File Photo: Tourists are seen at a beach with a swimming ban at the Red Sea resort of Sharm el-Sheikh (Photo: Reuters)
The number of tourists visiting Egypt during March 2017 increased by almost 49 percent compared to the same month last year, recording 654,900 tourists compared to 440,700 tourists in March 2016, official statistic body CAPMAS announced on Monday.
CAPMAS revealed in a statement that the biggest increase was in visitors from western Europe, rising by 31 percent, while Middle Eastern visitors came in second at 24.6 percent, followed by Eastern Europeans at 21.6 percent.
The number of tourist arrivals from Arab countries reached 197,900 during March 2017, compared to 151,200 last year, an increase of 30.9 percent.
Germany topped the list of countries sending tourists, increasing by 43.9 percent, while in the Middle East, Saudi Arabia was on top, rising by 37. 6 percent.
During the first quarter of 2017, from January to March, the number of tourists visiting Egypt rose by 51 percent, compared to the same period last year, an official source at the tourism ministry told Ahram Online in late April.
In early May, a source at the tourism ministry told Ahram Online that Egypt saw $1.6 billion in tourism revenues from around 1.7 million tourists who visited the country in the first three months of 2017, compared to around 1.2 million tourists in same period last year.
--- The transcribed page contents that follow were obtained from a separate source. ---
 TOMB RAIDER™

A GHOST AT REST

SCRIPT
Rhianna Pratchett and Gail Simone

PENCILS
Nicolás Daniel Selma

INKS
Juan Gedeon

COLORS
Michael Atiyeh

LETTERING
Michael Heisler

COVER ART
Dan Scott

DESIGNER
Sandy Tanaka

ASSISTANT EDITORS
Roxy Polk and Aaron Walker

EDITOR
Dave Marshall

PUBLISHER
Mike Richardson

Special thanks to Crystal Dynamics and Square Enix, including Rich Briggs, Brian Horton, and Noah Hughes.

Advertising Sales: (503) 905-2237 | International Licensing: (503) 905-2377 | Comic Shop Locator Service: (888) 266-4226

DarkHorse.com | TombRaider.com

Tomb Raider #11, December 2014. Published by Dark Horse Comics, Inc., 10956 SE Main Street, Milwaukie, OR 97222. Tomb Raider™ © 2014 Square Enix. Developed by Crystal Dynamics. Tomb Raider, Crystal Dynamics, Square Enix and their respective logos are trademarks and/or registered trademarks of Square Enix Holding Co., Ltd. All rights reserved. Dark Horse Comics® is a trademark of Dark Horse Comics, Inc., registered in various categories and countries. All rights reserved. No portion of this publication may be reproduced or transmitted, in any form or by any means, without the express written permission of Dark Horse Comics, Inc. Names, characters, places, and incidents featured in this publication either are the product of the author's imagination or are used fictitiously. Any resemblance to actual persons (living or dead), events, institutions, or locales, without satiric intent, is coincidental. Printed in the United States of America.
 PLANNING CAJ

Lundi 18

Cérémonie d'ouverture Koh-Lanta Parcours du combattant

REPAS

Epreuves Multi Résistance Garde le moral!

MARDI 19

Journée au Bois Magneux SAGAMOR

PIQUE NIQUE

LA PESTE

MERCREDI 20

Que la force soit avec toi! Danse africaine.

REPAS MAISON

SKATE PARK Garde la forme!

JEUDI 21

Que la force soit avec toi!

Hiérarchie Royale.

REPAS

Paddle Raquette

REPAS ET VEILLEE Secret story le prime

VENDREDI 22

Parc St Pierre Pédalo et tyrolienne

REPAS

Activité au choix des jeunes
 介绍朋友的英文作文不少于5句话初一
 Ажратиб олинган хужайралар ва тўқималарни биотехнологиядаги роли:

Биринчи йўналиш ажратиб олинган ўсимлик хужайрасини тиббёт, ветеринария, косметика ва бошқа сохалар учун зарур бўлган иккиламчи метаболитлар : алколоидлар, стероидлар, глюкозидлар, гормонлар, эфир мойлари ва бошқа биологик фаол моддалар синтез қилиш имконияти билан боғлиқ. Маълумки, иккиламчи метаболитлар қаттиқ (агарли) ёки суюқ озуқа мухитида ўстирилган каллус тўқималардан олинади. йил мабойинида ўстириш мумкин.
The country's tourism receipts recorded around $1.5 billion in revenues from January to March last year.
Egypt's tourism industry has been suffering since a Russian passenger jet crashed in Sinai in October 2015, killing all 224 people on board, most of them holidaymakers.
Since the deadly incident, Russia, which was the number-one source of tourists visiting Egypt, suspended flights to the country pending the implementation of tighter security measures at all Egyptian airports.
Egypt's revenues from tourism dropped to $3.4 billion in 2016, a 44.3 percent decline from the previous year, the Central Bank of Egypt said in January. The figure is a far cry from the $11 billion in revenues generated by the sector in 2010, when 14.7 million tourists visited the country.